While waiting for the CAR T cells to be ready, patients may be given chemotherapy or radiation therapy, called bridge therapy. Before the new cells are transfused, a type of chemotherapy that depletes other white blood cells is used to prevent the immune system from rejecting the new CAR T cells.
After the CAR T cells are infused back, patients may stay in the hospital for several days to watch for any side effects. The CAR T cells will continue to multiply inside the body, so repeat infusions are not needed. They will continue to fight cancer and many will be able to recognize and attack cancer cells that come back over time. This is why CAR T-cell immunotherapy is called a living drug.
Benefits
Before CAR T-cell therapy, patients who failed to respond to treatment or relapsed after other treatments did not have available therapies. Many patients without available effective treatments did not survive for even one year.
CAR T-cell immunotherapy has been called a revolutionary treatment because about 60 to 80 percent of these patients can now become cancer free, called a complete remission, and 40 to 50 percent remain cancer free for one year and beyond.
This may be just the tip of the iceberg. There are hundreds of CAR T-cell clinical trials going on now that may allow CAR T cells to be used earlier, or even as a first treatment. These trials may also expand the number of cancers that can be treated.
Risks
Normally, T cells release a chemical messenger called cytokine that stimulates immune system inflammation. Inflammation is the immune system’s way of fighting cancer or infection. But many millions of CAR T cells can release too many cytokines and cause too much inflammation. This is a sign that the treatment is working, but it is also the cause of a major risk from CAR T-cell therapy called cytokine release syndrome (CRS).

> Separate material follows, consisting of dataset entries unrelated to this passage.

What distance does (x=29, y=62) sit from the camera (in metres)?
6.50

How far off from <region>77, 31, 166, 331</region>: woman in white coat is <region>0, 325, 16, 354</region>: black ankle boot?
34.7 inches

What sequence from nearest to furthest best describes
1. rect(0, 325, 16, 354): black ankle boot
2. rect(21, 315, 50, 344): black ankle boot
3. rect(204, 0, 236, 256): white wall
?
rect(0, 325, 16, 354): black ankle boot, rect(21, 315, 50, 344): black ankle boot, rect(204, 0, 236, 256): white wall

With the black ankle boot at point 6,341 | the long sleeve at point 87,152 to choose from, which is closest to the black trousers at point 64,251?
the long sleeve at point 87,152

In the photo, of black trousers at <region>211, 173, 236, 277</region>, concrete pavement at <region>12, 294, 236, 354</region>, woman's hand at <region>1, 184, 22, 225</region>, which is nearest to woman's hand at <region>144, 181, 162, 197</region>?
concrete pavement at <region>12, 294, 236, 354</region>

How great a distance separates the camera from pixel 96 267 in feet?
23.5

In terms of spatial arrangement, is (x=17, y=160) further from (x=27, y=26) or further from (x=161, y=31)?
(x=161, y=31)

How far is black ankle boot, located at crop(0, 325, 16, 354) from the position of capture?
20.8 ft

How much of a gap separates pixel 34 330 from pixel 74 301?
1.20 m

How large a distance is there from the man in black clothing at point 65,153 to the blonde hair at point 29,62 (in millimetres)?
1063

Some studies have found that CRS occurs in about 30 percent of patients. It may occur soon after treatment and cause low blood pressure, high fever, and difficulty maintain oxygen levels. Fortunately, cancer doctors have learned how to manage CRS with steroids and other anti-inflammatory drugs for the vast majority of patients.

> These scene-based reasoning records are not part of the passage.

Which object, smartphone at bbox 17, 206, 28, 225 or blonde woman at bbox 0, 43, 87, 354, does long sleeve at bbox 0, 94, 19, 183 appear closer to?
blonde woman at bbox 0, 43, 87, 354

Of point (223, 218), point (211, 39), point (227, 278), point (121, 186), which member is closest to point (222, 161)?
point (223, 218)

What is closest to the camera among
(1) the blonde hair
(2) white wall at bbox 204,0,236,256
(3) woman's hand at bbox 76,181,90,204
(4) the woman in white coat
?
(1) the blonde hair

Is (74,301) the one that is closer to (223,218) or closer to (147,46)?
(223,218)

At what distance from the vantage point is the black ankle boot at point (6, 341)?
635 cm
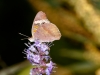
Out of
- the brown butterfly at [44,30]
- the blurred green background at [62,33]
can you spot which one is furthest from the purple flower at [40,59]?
the blurred green background at [62,33]

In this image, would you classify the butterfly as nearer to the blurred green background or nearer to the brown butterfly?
the brown butterfly

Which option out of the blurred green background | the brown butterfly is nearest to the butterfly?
the brown butterfly

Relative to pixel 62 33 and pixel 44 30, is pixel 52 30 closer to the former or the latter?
pixel 44 30

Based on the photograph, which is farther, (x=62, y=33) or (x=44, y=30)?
(x=62, y=33)

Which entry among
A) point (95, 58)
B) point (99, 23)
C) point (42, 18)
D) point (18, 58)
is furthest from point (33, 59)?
point (18, 58)

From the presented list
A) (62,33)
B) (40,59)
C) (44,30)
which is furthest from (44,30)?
(62,33)

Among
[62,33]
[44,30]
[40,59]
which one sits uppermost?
[62,33]

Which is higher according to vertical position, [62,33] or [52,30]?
[62,33]

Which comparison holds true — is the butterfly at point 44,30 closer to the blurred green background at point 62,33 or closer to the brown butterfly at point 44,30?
the brown butterfly at point 44,30

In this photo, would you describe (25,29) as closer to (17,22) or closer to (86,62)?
(17,22)
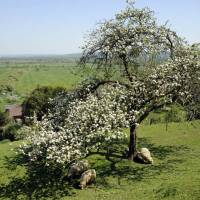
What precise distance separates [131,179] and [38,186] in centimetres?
676

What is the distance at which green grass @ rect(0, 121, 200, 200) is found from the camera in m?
26.8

The other major risk is inflammation of the nervous system, called immune effector cell-associated neurotoxicity syndrome (ICANS). ICANS can cause sudden confusion, speech difficulties, balance problems, difficulty swallowing, headaches, tremors, and fatigue. Doctors can manage ICANS with anti-inflammatory meds, and the symptoms tend to go away over several months.
The future
Three factors that are preventing CAR T-cell therapy from moving into a front-line treatment:
A single treatment can cost several hundred thousand dollars. That cost should come down over time, and doctors are learning how to treat and reduce the side effects. One plan for shortening time to treatment is to get T cells from healthy patients and have them ready to go like we do with blood banks.
For now, T cells can only be used on cancers that have an identified antigen they can find and bind. A big part of current research is to identify more cancer antigens for CAR T-cells to find. Early research suggests that there may be targets for solid tumors like brain cancer and lung cancer, and the currently available CAR T-cells used for lymphomas are being investigated in tough-to-treat inflammatory diseases like lupus and MS. CAR T-cell therapy is already a remarkable breakthrough, but it has the potential to be even better.